Finally, when assuming the same growth rates used in Fig. 5C but varying the migration parameter m from 0.0001 to 1, we found that simulated data most closely resembled the original data when m = ~ 0.1 (Supplementary Figure S11). Although there may be multiple fits to the data with certain parameter choices (species-specific prevalence in in source pool[s], birth rate, death rate, and migration rate), our simulation results collectively suggest that substantial differences in taxa-specific growth rates are needed to recapitulate the empirical data for EAC in our model framework.

Discussion

With increasing cases of both BE and EAC in Western populations, new approaches to better understand contributions to EAC risk are essential. As was found with the established role of H. pylori in the formation of peptic ulcers and gastric cancers, and the role of a diverse oral microbiome in oral and systemic health [61], the esophagus also provides a microenvironment for microbial populations to thrive and potentially contribute to patient health and disease. The communities have been quantified previously in numerous studies, mainly using 16S rRNA sequencing, and may influence progression to BE and subsequently EAC but the expected population dynamics of these communities has not been previously explored. Therefore, our aim was to better understand the communities within the esophageal microbiome as a patient progresses from normal tissue to EAC.

To explore dynamics within the esophageal microbiome during EAC progression, we utilized whole genome sequencing (WGS) data from esophageal tissue samples and applied a rigorous host depletion pipeline to ensure we removed all human DNA reads [36] and mapped any potentially microbial reads to an extensively cleaned database (WOL-clean) as well as using a coverage filter called micov. Comparing histological subtypes at each disease stage using the ecological diversity measure of Shannon entropy, we found decreasing diversity from normal esophagus to GERD to BE to EAC.

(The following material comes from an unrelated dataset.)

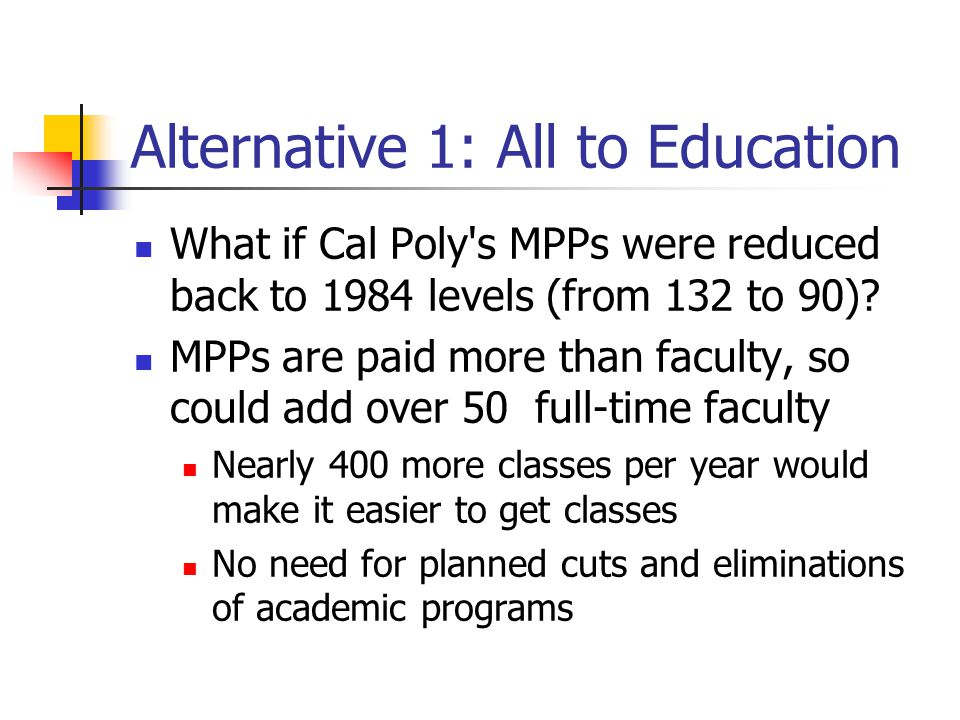 Alternative 1: All to Education What if Cal Poly s MPPs were reduced back to 1984 levels (from 132 to 90).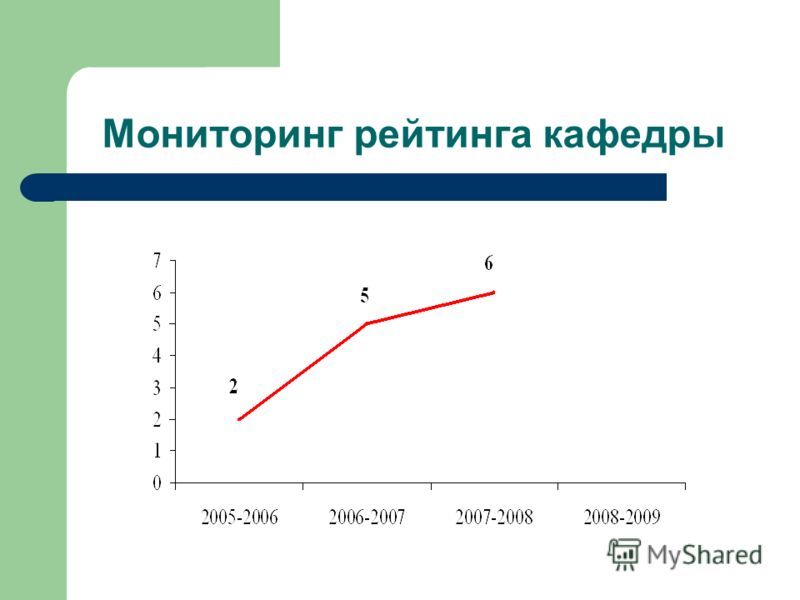 Мониторинг рейтинга кафедры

Study limitations in these analyses include varying sampling techniques and centers (Supplementary Table S1), as well as a lack of reagent ‘blank’ controls and positive spiked controls run in parallel, which would increase confidence in minimizing contamination [4]. Due to limited availability of deep WGS datasets of pre-cancerous esophageal tissues, we analyzed single studies for each disease stage before EAC. For consistent comparison, analyzing datasets that include samples of multiple disease stages sequenced under the same conditions will help to mitigate any potential batch effects across studies. Additionally, we did not assess differences between more advanced premalignant stages within BE such as low-grade dysplasia and high-grade dysplasia.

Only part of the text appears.